ENC 1102: Sociocultural Construct for Research Writing

ENC 1102 emphasizes the discipline and community-specific nature of academic and public research writing through sustained, semester-long inquiry projects into topics related to writing, language, literacy, and/or rhetoric. Students learn to ask research questions that matter to specific communities, collect and analyze primary and secondary materials to extend public and academic conversations, refine research findings and continually revisit and extend ideas, and express those ideas across multiple genres and modalities. Through this process, ENC 1102 invites students to contribute to conversations about writing, language, literacy and rhetoric and introduces them to a range of research literacies that they can adapt for future use at UCF and beyond.

ENC 1102 includes an ePortfolio where students demonstrate the course learning outcomes. ePortfolios are also used as a direct measure for programmatic assessment.


ENC 1102: Student Learning Outcomes

Generating Inquiry.
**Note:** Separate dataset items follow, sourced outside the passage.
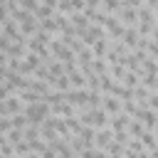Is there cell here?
<instances>
[{
    "label": "cell",
    "mask_w": 158,
    "mask_h": 158,
    "mask_svg": "<svg viewBox=\"0 0 158 158\" xmlns=\"http://www.w3.org/2000/svg\"><path fill=\"white\" fill-rule=\"evenodd\" d=\"M30 151H32V148H30V143H27V141H20V143L15 146V153H17V156H27Z\"/></svg>",
    "instance_id": "obj_29"
},
{
    "label": "cell",
    "mask_w": 158,
    "mask_h": 158,
    "mask_svg": "<svg viewBox=\"0 0 158 158\" xmlns=\"http://www.w3.org/2000/svg\"><path fill=\"white\" fill-rule=\"evenodd\" d=\"M111 138H114V131H111L109 126H104V128H96L94 143H96V148H106V146L111 143Z\"/></svg>",
    "instance_id": "obj_6"
},
{
    "label": "cell",
    "mask_w": 158,
    "mask_h": 158,
    "mask_svg": "<svg viewBox=\"0 0 158 158\" xmlns=\"http://www.w3.org/2000/svg\"><path fill=\"white\" fill-rule=\"evenodd\" d=\"M126 131H128V133H131L133 138H141V133L146 131V126H143V121H141V118H131V121H128V128H126Z\"/></svg>",
    "instance_id": "obj_14"
},
{
    "label": "cell",
    "mask_w": 158,
    "mask_h": 158,
    "mask_svg": "<svg viewBox=\"0 0 158 158\" xmlns=\"http://www.w3.org/2000/svg\"><path fill=\"white\" fill-rule=\"evenodd\" d=\"M101 99H104V94L101 91H89V109H99L101 106Z\"/></svg>",
    "instance_id": "obj_20"
},
{
    "label": "cell",
    "mask_w": 158,
    "mask_h": 158,
    "mask_svg": "<svg viewBox=\"0 0 158 158\" xmlns=\"http://www.w3.org/2000/svg\"><path fill=\"white\" fill-rule=\"evenodd\" d=\"M57 12H59V15H64V17H69V15H72V12H77V10L72 7V0H59Z\"/></svg>",
    "instance_id": "obj_19"
},
{
    "label": "cell",
    "mask_w": 158,
    "mask_h": 158,
    "mask_svg": "<svg viewBox=\"0 0 158 158\" xmlns=\"http://www.w3.org/2000/svg\"><path fill=\"white\" fill-rule=\"evenodd\" d=\"M146 52H148L151 57H156V59H158V42L148 37V42H146Z\"/></svg>",
    "instance_id": "obj_28"
},
{
    "label": "cell",
    "mask_w": 158,
    "mask_h": 158,
    "mask_svg": "<svg viewBox=\"0 0 158 158\" xmlns=\"http://www.w3.org/2000/svg\"><path fill=\"white\" fill-rule=\"evenodd\" d=\"M12 158H22V156H17V153H15V156H12Z\"/></svg>",
    "instance_id": "obj_44"
},
{
    "label": "cell",
    "mask_w": 158,
    "mask_h": 158,
    "mask_svg": "<svg viewBox=\"0 0 158 158\" xmlns=\"http://www.w3.org/2000/svg\"><path fill=\"white\" fill-rule=\"evenodd\" d=\"M141 143H143V148L153 151V148L158 146V133H156V131H151V128H146V131L141 133Z\"/></svg>",
    "instance_id": "obj_10"
},
{
    "label": "cell",
    "mask_w": 158,
    "mask_h": 158,
    "mask_svg": "<svg viewBox=\"0 0 158 158\" xmlns=\"http://www.w3.org/2000/svg\"><path fill=\"white\" fill-rule=\"evenodd\" d=\"M133 116H128L126 111H121V114H116V116H111L109 118V128L111 131H123V128H128V121H131Z\"/></svg>",
    "instance_id": "obj_5"
},
{
    "label": "cell",
    "mask_w": 158,
    "mask_h": 158,
    "mask_svg": "<svg viewBox=\"0 0 158 158\" xmlns=\"http://www.w3.org/2000/svg\"><path fill=\"white\" fill-rule=\"evenodd\" d=\"M7 141H10L12 146H17L20 141H25V131H22V128H10V131H7Z\"/></svg>",
    "instance_id": "obj_18"
},
{
    "label": "cell",
    "mask_w": 158,
    "mask_h": 158,
    "mask_svg": "<svg viewBox=\"0 0 158 158\" xmlns=\"http://www.w3.org/2000/svg\"><path fill=\"white\" fill-rule=\"evenodd\" d=\"M101 109H104L109 116H116V114H121V99L114 96V94H104V99H101Z\"/></svg>",
    "instance_id": "obj_4"
},
{
    "label": "cell",
    "mask_w": 158,
    "mask_h": 158,
    "mask_svg": "<svg viewBox=\"0 0 158 158\" xmlns=\"http://www.w3.org/2000/svg\"><path fill=\"white\" fill-rule=\"evenodd\" d=\"M153 22H138V35L141 37H151V32H153Z\"/></svg>",
    "instance_id": "obj_24"
},
{
    "label": "cell",
    "mask_w": 158,
    "mask_h": 158,
    "mask_svg": "<svg viewBox=\"0 0 158 158\" xmlns=\"http://www.w3.org/2000/svg\"><path fill=\"white\" fill-rule=\"evenodd\" d=\"M7 59H10L7 52H0V67H7Z\"/></svg>",
    "instance_id": "obj_37"
},
{
    "label": "cell",
    "mask_w": 158,
    "mask_h": 158,
    "mask_svg": "<svg viewBox=\"0 0 158 158\" xmlns=\"http://www.w3.org/2000/svg\"><path fill=\"white\" fill-rule=\"evenodd\" d=\"M121 0H101V10L104 12H118Z\"/></svg>",
    "instance_id": "obj_22"
},
{
    "label": "cell",
    "mask_w": 158,
    "mask_h": 158,
    "mask_svg": "<svg viewBox=\"0 0 158 158\" xmlns=\"http://www.w3.org/2000/svg\"><path fill=\"white\" fill-rule=\"evenodd\" d=\"M141 67H143V72H146V74H158V59H156V57H151V54L143 59V64H141Z\"/></svg>",
    "instance_id": "obj_17"
},
{
    "label": "cell",
    "mask_w": 158,
    "mask_h": 158,
    "mask_svg": "<svg viewBox=\"0 0 158 158\" xmlns=\"http://www.w3.org/2000/svg\"><path fill=\"white\" fill-rule=\"evenodd\" d=\"M20 7H22V10H27V12H37L40 0H20Z\"/></svg>",
    "instance_id": "obj_25"
},
{
    "label": "cell",
    "mask_w": 158,
    "mask_h": 158,
    "mask_svg": "<svg viewBox=\"0 0 158 158\" xmlns=\"http://www.w3.org/2000/svg\"><path fill=\"white\" fill-rule=\"evenodd\" d=\"M40 30H44V32H49V35H57V32H59V27H57V20H54V17L40 20Z\"/></svg>",
    "instance_id": "obj_16"
},
{
    "label": "cell",
    "mask_w": 158,
    "mask_h": 158,
    "mask_svg": "<svg viewBox=\"0 0 158 158\" xmlns=\"http://www.w3.org/2000/svg\"><path fill=\"white\" fill-rule=\"evenodd\" d=\"M121 5H123V7H136V10H138V7L146 5V0H121Z\"/></svg>",
    "instance_id": "obj_31"
},
{
    "label": "cell",
    "mask_w": 158,
    "mask_h": 158,
    "mask_svg": "<svg viewBox=\"0 0 158 158\" xmlns=\"http://www.w3.org/2000/svg\"><path fill=\"white\" fill-rule=\"evenodd\" d=\"M141 84L148 86L151 91H156V84H158V74H143L141 77Z\"/></svg>",
    "instance_id": "obj_21"
},
{
    "label": "cell",
    "mask_w": 158,
    "mask_h": 158,
    "mask_svg": "<svg viewBox=\"0 0 158 158\" xmlns=\"http://www.w3.org/2000/svg\"><path fill=\"white\" fill-rule=\"evenodd\" d=\"M146 5H148L151 10H158V0H146Z\"/></svg>",
    "instance_id": "obj_40"
},
{
    "label": "cell",
    "mask_w": 158,
    "mask_h": 158,
    "mask_svg": "<svg viewBox=\"0 0 158 158\" xmlns=\"http://www.w3.org/2000/svg\"><path fill=\"white\" fill-rule=\"evenodd\" d=\"M116 15H118V20H121L126 27H138V10H136V7H123V5H121Z\"/></svg>",
    "instance_id": "obj_3"
},
{
    "label": "cell",
    "mask_w": 158,
    "mask_h": 158,
    "mask_svg": "<svg viewBox=\"0 0 158 158\" xmlns=\"http://www.w3.org/2000/svg\"><path fill=\"white\" fill-rule=\"evenodd\" d=\"M138 22H153V25H158V20H156V10H151L148 5L138 7Z\"/></svg>",
    "instance_id": "obj_11"
},
{
    "label": "cell",
    "mask_w": 158,
    "mask_h": 158,
    "mask_svg": "<svg viewBox=\"0 0 158 158\" xmlns=\"http://www.w3.org/2000/svg\"><path fill=\"white\" fill-rule=\"evenodd\" d=\"M40 158H59V156H57V151H52V148L47 146V148H44V151L40 153Z\"/></svg>",
    "instance_id": "obj_36"
},
{
    "label": "cell",
    "mask_w": 158,
    "mask_h": 158,
    "mask_svg": "<svg viewBox=\"0 0 158 158\" xmlns=\"http://www.w3.org/2000/svg\"><path fill=\"white\" fill-rule=\"evenodd\" d=\"M143 106H148V109L158 111V91H151V96L146 99V104H143Z\"/></svg>",
    "instance_id": "obj_27"
},
{
    "label": "cell",
    "mask_w": 158,
    "mask_h": 158,
    "mask_svg": "<svg viewBox=\"0 0 158 158\" xmlns=\"http://www.w3.org/2000/svg\"><path fill=\"white\" fill-rule=\"evenodd\" d=\"M151 40H156V42H158V25L153 27V32H151Z\"/></svg>",
    "instance_id": "obj_42"
},
{
    "label": "cell",
    "mask_w": 158,
    "mask_h": 158,
    "mask_svg": "<svg viewBox=\"0 0 158 158\" xmlns=\"http://www.w3.org/2000/svg\"><path fill=\"white\" fill-rule=\"evenodd\" d=\"M72 7H74L77 12H84V7H86V0H72Z\"/></svg>",
    "instance_id": "obj_35"
},
{
    "label": "cell",
    "mask_w": 158,
    "mask_h": 158,
    "mask_svg": "<svg viewBox=\"0 0 158 158\" xmlns=\"http://www.w3.org/2000/svg\"><path fill=\"white\" fill-rule=\"evenodd\" d=\"M126 72H128V69H126V64H123V62H118V64H109V74H111L118 84H121V79H123V74H126Z\"/></svg>",
    "instance_id": "obj_15"
},
{
    "label": "cell",
    "mask_w": 158,
    "mask_h": 158,
    "mask_svg": "<svg viewBox=\"0 0 158 158\" xmlns=\"http://www.w3.org/2000/svg\"><path fill=\"white\" fill-rule=\"evenodd\" d=\"M121 111H126L128 116H133V118H136V116H138V111H141V106L136 104V99H123V101H121Z\"/></svg>",
    "instance_id": "obj_13"
},
{
    "label": "cell",
    "mask_w": 158,
    "mask_h": 158,
    "mask_svg": "<svg viewBox=\"0 0 158 158\" xmlns=\"http://www.w3.org/2000/svg\"><path fill=\"white\" fill-rule=\"evenodd\" d=\"M10 42H12V40H10L7 35H0V52H7V47H10Z\"/></svg>",
    "instance_id": "obj_34"
},
{
    "label": "cell",
    "mask_w": 158,
    "mask_h": 158,
    "mask_svg": "<svg viewBox=\"0 0 158 158\" xmlns=\"http://www.w3.org/2000/svg\"><path fill=\"white\" fill-rule=\"evenodd\" d=\"M79 118H81V123L84 126H91V128H104V126H109V114L99 106V109H86V111H81L79 114Z\"/></svg>",
    "instance_id": "obj_1"
},
{
    "label": "cell",
    "mask_w": 158,
    "mask_h": 158,
    "mask_svg": "<svg viewBox=\"0 0 158 158\" xmlns=\"http://www.w3.org/2000/svg\"><path fill=\"white\" fill-rule=\"evenodd\" d=\"M52 114V106L42 99V101H37V104H30V106H25V116L30 118V123L32 126H42V121L47 118Z\"/></svg>",
    "instance_id": "obj_2"
},
{
    "label": "cell",
    "mask_w": 158,
    "mask_h": 158,
    "mask_svg": "<svg viewBox=\"0 0 158 158\" xmlns=\"http://www.w3.org/2000/svg\"><path fill=\"white\" fill-rule=\"evenodd\" d=\"M121 84H123V86H128V89H136V86L141 84V74H138V72H131V69H128V72L123 74Z\"/></svg>",
    "instance_id": "obj_12"
},
{
    "label": "cell",
    "mask_w": 158,
    "mask_h": 158,
    "mask_svg": "<svg viewBox=\"0 0 158 158\" xmlns=\"http://www.w3.org/2000/svg\"><path fill=\"white\" fill-rule=\"evenodd\" d=\"M12 128V123H10V116H2L0 118V136H7V131Z\"/></svg>",
    "instance_id": "obj_30"
},
{
    "label": "cell",
    "mask_w": 158,
    "mask_h": 158,
    "mask_svg": "<svg viewBox=\"0 0 158 158\" xmlns=\"http://www.w3.org/2000/svg\"><path fill=\"white\" fill-rule=\"evenodd\" d=\"M7 20H10V10H7L5 5H0V27H2Z\"/></svg>",
    "instance_id": "obj_33"
},
{
    "label": "cell",
    "mask_w": 158,
    "mask_h": 158,
    "mask_svg": "<svg viewBox=\"0 0 158 158\" xmlns=\"http://www.w3.org/2000/svg\"><path fill=\"white\" fill-rule=\"evenodd\" d=\"M156 20H158V10H156Z\"/></svg>",
    "instance_id": "obj_46"
},
{
    "label": "cell",
    "mask_w": 158,
    "mask_h": 158,
    "mask_svg": "<svg viewBox=\"0 0 158 158\" xmlns=\"http://www.w3.org/2000/svg\"><path fill=\"white\" fill-rule=\"evenodd\" d=\"M156 91H158V84H156Z\"/></svg>",
    "instance_id": "obj_47"
},
{
    "label": "cell",
    "mask_w": 158,
    "mask_h": 158,
    "mask_svg": "<svg viewBox=\"0 0 158 158\" xmlns=\"http://www.w3.org/2000/svg\"><path fill=\"white\" fill-rule=\"evenodd\" d=\"M0 158H7V156H2V153H0Z\"/></svg>",
    "instance_id": "obj_45"
},
{
    "label": "cell",
    "mask_w": 158,
    "mask_h": 158,
    "mask_svg": "<svg viewBox=\"0 0 158 158\" xmlns=\"http://www.w3.org/2000/svg\"><path fill=\"white\" fill-rule=\"evenodd\" d=\"M123 44H128L131 49H136L138 47V40H141V35H138V27H126V32H123Z\"/></svg>",
    "instance_id": "obj_8"
},
{
    "label": "cell",
    "mask_w": 158,
    "mask_h": 158,
    "mask_svg": "<svg viewBox=\"0 0 158 158\" xmlns=\"http://www.w3.org/2000/svg\"><path fill=\"white\" fill-rule=\"evenodd\" d=\"M114 138H116L118 143H123V146H126V143H128V141H131L133 136H131V133H128V131L123 128V131H114Z\"/></svg>",
    "instance_id": "obj_26"
},
{
    "label": "cell",
    "mask_w": 158,
    "mask_h": 158,
    "mask_svg": "<svg viewBox=\"0 0 158 158\" xmlns=\"http://www.w3.org/2000/svg\"><path fill=\"white\" fill-rule=\"evenodd\" d=\"M109 158H123V153H114V156H109Z\"/></svg>",
    "instance_id": "obj_43"
},
{
    "label": "cell",
    "mask_w": 158,
    "mask_h": 158,
    "mask_svg": "<svg viewBox=\"0 0 158 158\" xmlns=\"http://www.w3.org/2000/svg\"><path fill=\"white\" fill-rule=\"evenodd\" d=\"M126 148H128V151H141L143 143H141V138H131V141L126 143Z\"/></svg>",
    "instance_id": "obj_32"
},
{
    "label": "cell",
    "mask_w": 158,
    "mask_h": 158,
    "mask_svg": "<svg viewBox=\"0 0 158 158\" xmlns=\"http://www.w3.org/2000/svg\"><path fill=\"white\" fill-rule=\"evenodd\" d=\"M7 79V67H0V84H5Z\"/></svg>",
    "instance_id": "obj_39"
},
{
    "label": "cell",
    "mask_w": 158,
    "mask_h": 158,
    "mask_svg": "<svg viewBox=\"0 0 158 158\" xmlns=\"http://www.w3.org/2000/svg\"><path fill=\"white\" fill-rule=\"evenodd\" d=\"M0 35H2V27H0Z\"/></svg>",
    "instance_id": "obj_48"
},
{
    "label": "cell",
    "mask_w": 158,
    "mask_h": 158,
    "mask_svg": "<svg viewBox=\"0 0 158 158\" xmlns=\"http://www.w3.org/2000/svg\"><path fill=\"white\" fill-rule=\"evenodd\" d=\"M42 5H49V7H54L57 10V5H59V0H40Z\"/></svg>",
    "instance_id": "obj_38"
},
{
    "label": "cell",
    "mask_w": 158,
    "mask_h": 158,
    "mask_svg": "<svg viewBox=\"0 0 158 158\" xmlns=\"http://www.w3.org/2000/svg\"><path fill=\"white\" fill-rule=\"evenodd\" d=\"M67 77H69L72 89H86V77L81 74V69H74V72H69Z\"/></svg>",
    "instance_id": "obj_9"
},
{
    "label": "cell",
    "mask_w": 158,
    "mask_h": 158,
    "mask_svg": "<svg viewBox=\"0 0 158 158\" xmlns=\"http://www.w3.org/2000/svg\"><path fill=\"white\" fill-rule=\"evenodd\" d=\"M156 133H158V126H156Z\"/></svg>",
    "instance_id": "obj_49"
},
{
    "label": "cell",
    "mask_w": 158,
    "mask_h": 158,
    "mask_svg": "<svg viewBox=\"0 0 158 158\" xmlns=\"http://www.w3.org/2000/svg\"><path fill=\"white\" fill-rule=\"evenodd\" d=\"M22 158H40V153H37V151H30V153H27V156H22Z\"/></svg>",
    "instance_id": "obj_41"
},
{
    "label": "cell",
    "mask_w": 158,
    "mask_h": 158,
    "mask_svg": "<svg viewBox=\"0 0 158 158\" xmlns=\"http://www.w3.org/2000/svg\"><path fill=\"white\" fill-rule=\"evenodd\" d=\"M123 151H126V146H123V143H118L116 138H111V143L106 146V153H109V156H114V153H123Z\"/></svg>",
    "instance_id": "obj_23"
},
{
    "label": "cell",
    "mask_w": 158,
    "mask_h": 158,
    "mask_svg": "<svg viewBox=\"0 0 158 158\" xmlns=\"http://www.w3.org/2000/svg\"><path fill=\"white\" fill-rule=\"evenodd\" d=\"M69 22L77 27V32H79V35H81V32L91 25V22H89V17H86L84 12H72V15H69Z\"/></svg>",
    "instance_id": "obj_7"
}]
</instances>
Students will be able to generate and explore genuine lines of inquiry related to writing, language, literacy, and/or rhetoric.

Multiple ways of writing. Students will be able to purposefully integrate multimodality, multiple languages, and/or multiliteracies into writing products to support their goals.

Information Literacy. Students will be able to evaluate and act on criteria for relevance, credibility, and ethics when gathering, analyzing, and presenting primary and secondary source materials.

Research Genre Production. Students will be able to produce writing that demonstrates their ability to navigate choices and constraints in a variety of public and/or academic research genres that matter to specific communities.

Contributing Knowledge. Students will be able to draw conclusions based on analysis and interpretation of primary evidence and place that work in conversation with other source materials.

Revision. Students will be able to negotiate differences in and act with intention on feedback from readers when drafting, revising, and editing their writing.

UCF students are required to complete both ENC1101 and ENC1102 with a grade of C- or better in order to fulfill the General Education Program. Questions regarding AP, CLEP, and transfer credit for these courses should be directed to your college’s undergraduate advising office, to the College of Arts and Humanities Student Advising, or to the Office of Undergraduate Studies.